Pour répondre aux exigences du décret du 5 janvier 2012, les fabricants français de sols PVC diminuent fortement les émissions de COV de leurs produits. Une réponse claire pour une exigence de santé publique, qui profitera en tout premier lieu aux jeunes enfants, dans les crèches et les écoles.

La qualité de l’air ambiant préoccupe toujours plus les autorités sanitaires, en particulier parce que l’amélioration continue des techniques d’isolation pour les bâtiments, rendent leurs atmosphères intérieures de plus en plus confinées. Avec des conséquences non négligeables sur la santé de leurs occupants, puisque l’on considère que nous vivons 80% de notre temps, enfermés dans des locaux. On estime en particulier que 30% des personnes nées après 1980 dans les pays industrialisés, sont cliniquement allergiques. Ce qui se traduit, en France, par l’existence de plus de quatre millions d’asthmatiques, parmi lesquels un quart d’enfants et d’adolescents. Plus grave encore, certaines substances comme le benzène ou le formaldéhyde, rejetées dans l’air ambiant, peuvent être responsables de certains cancers.

Un double enjeu, sanitaire et économique

L’enjeu sanitaire se double d’un enjeu économique à cause des traitements médicaux associés à ces différentes maladies – par exemple, entre 2000 et 2007, les demandes de remboursement de traitements anti-asthmatiques ont augmenté en France de 60%. Dans la continuité du Grenelle de l’Environnement, le décret 2012-14 du 5 janvier 2012 fixe donc des règles et des échéances concernant la présence de COV (composés organiques volatils) dans les établissements recevant du public (ERP) et en particulier les enfants de moins de 6 ans (écoles, crèches, etc), lesquels seront prioritaires (classe 1) au niveau de la mise en conformité.

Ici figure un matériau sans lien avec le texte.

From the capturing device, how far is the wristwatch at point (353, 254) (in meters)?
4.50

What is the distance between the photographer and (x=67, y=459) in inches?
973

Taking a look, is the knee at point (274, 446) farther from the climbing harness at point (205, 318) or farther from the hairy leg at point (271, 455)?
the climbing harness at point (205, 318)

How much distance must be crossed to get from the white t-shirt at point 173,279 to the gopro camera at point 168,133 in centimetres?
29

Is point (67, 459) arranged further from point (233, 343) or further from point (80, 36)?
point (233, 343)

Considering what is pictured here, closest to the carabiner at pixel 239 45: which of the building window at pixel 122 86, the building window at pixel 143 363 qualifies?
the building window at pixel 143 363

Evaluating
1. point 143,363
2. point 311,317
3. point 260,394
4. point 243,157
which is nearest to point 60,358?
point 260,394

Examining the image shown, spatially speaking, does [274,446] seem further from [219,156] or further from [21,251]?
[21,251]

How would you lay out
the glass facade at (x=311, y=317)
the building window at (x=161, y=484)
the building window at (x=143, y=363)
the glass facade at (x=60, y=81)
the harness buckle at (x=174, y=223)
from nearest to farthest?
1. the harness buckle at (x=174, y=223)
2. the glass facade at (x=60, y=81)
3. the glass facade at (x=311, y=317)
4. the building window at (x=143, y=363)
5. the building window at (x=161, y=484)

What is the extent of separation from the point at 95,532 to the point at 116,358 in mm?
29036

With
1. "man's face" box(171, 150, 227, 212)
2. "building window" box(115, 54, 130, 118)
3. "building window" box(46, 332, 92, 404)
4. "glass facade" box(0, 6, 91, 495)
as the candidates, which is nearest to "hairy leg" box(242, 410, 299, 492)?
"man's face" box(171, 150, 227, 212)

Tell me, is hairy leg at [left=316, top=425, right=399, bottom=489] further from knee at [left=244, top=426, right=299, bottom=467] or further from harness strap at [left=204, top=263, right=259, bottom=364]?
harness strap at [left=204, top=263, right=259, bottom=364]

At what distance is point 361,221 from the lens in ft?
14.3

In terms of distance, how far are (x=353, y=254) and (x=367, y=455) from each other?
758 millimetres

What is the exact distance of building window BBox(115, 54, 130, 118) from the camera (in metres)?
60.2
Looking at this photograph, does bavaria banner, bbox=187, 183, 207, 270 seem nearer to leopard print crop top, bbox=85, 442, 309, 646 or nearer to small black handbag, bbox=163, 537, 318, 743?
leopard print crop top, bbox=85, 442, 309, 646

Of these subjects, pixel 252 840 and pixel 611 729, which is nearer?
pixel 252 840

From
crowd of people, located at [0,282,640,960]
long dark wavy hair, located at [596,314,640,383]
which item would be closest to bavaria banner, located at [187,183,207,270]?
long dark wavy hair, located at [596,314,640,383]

Il existe plusieurs COV, parmi lesquels le méthane, le benzène ou le formaldéhyde, qui font l’objet de contrôles spécifiques. Les rejets de COV dans l’atmosphère contribuent à plusieurs phénomènes globaux alarmants, comme l’effet de serre, ou la formation d’ozone en basse-couche atmosphérique, qui provoque des gênes respiratoires chez l’homme – et incite par exemple les responsables des transports à limiter la vitesse des véhicules.

Aération et mesures de COV

Le décret 2012-14 prévoit d’une part un renforcement des vérifications des systèmes d’aération et de ventilation des locaux de type ERP, afin de contrebalancer l’effet de confinement (parfois appelé « thermos ») pour l’air ambiant à cause d’une bonne isolation.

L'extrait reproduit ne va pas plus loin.